口蹄疫のニュースがテレビや新聞を賑わしている。しかし、読者の皆さんは口蹄疫を報じるニュースの中で必ず出てくる次のフレーズを聞いて安心していないだろうか。

人への感染はない、その安心が感染広げる

英で口蹄疫発生、首相が緊急会議を招集

2007年英国で発生した口蹄疫で、処分した牛を運ぶトラックを消毒する作業員〔AFPBB News

 「口蹄疫は人には感染しません」「口蹄疫に感染した牛の肉を食べても健康に害はありません」

 メディアはまず国民の健康への安全と風評被害の防止を第一に考えているので、こうした報道が必ずなされるのは仕方がない。しかし、実はこの「安心」こそ口蹄疫にとっては最も厄介な問題なのだ。

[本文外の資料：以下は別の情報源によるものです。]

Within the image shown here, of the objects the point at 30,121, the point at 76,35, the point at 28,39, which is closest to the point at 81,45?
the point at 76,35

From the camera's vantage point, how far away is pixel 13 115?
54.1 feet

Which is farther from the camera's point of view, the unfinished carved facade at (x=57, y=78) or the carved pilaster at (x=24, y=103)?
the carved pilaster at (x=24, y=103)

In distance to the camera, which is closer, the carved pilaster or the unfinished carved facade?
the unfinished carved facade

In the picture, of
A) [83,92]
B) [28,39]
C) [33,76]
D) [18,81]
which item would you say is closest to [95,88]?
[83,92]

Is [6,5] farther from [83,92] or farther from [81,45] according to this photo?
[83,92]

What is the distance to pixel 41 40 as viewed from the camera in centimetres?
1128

 胸に手を当てて考えてほしい。「口蹄疫は牛海綿状脳症(BSE)と違って人間に感染しないのだから、大した問題ではないんだな」と思っている方がほとんどではないだろうか。

 そう思った瞬間、人間の常として、問題は他人事になり被害は対岸の火事と化す。あとは専門家に任せておけばいいと考える。しかし、他人事と思ってしまった自分が口蹄疫ウイルスの運び屋「Carrier=キャリアー」になる危険性が高いことまでは、考えが及ばないだろう。

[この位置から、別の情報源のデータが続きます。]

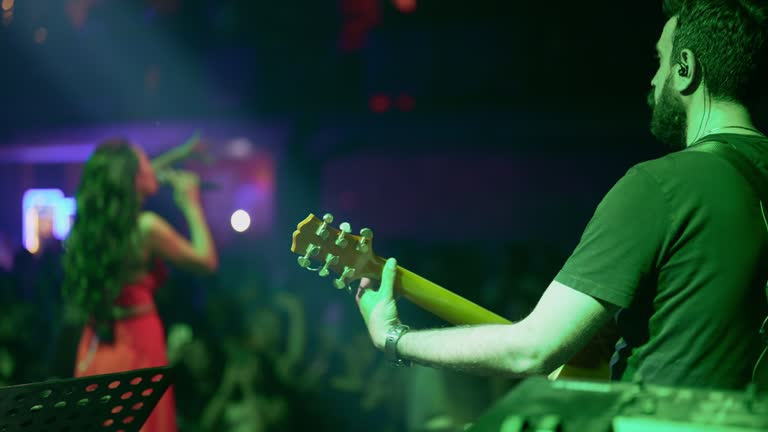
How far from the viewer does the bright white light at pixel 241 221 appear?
9.15 meters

 口蹄疫ウイルスは家畜から家畜へと感染していくが、家畜同士が直接に接しないところでは人間が伝染の仲立ちをする。口蹄疫にかかった家畜のウイルスが人間の衣服や皮膚につき、それが遠くまで運ばれて別の家畜に感染するからだ。

愚かにもお付きとメディアを連れて現地視察

 ウイルスが人間に甚大な被害を及ぼす場合には、人間は感染した家畜に近づかないのでキャリアーとなる可能性は小さい。しかし、自分には無害となると平気で家畜に近づき、自分では気づかないうちにキャリアーとなっている。

 今回、宮崎県で口蹄疫が発生した直後、政府や獣医、専門家たちがどんな対応を取ったのかを振り返るだけでもそれが分かる。現地視察と称して、農林水産大臣をはじめ政府の高官たちが現地を視察した。また、海外の汚染地域にまで視察に赴いた人たちがいる。そのお付きの人たちやマスコミを含めると非常に多くの人たちが、無邪気に汚染地域に足を踏み入れているのだ。

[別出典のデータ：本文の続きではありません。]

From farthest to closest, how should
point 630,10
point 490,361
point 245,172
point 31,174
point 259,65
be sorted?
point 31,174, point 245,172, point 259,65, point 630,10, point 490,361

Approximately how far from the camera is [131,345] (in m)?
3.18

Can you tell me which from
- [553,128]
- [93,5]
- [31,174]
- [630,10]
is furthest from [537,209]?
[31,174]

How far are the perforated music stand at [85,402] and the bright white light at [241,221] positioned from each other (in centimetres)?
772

 自分に甚大な被害が予想されるウイルスだったら、果たして視察に行ったのだろうか。現地の慰安も含めてぜひ行きたいと言っても、周りが止めたに違いない。感染が広がる危険性が高まるからだ。

 しかし、家畜だけの被害ということで、政治的パーフォーマンスを発揮できるチャンスと考えたのかは知らないが、大挙して汚染地域を視察することになった。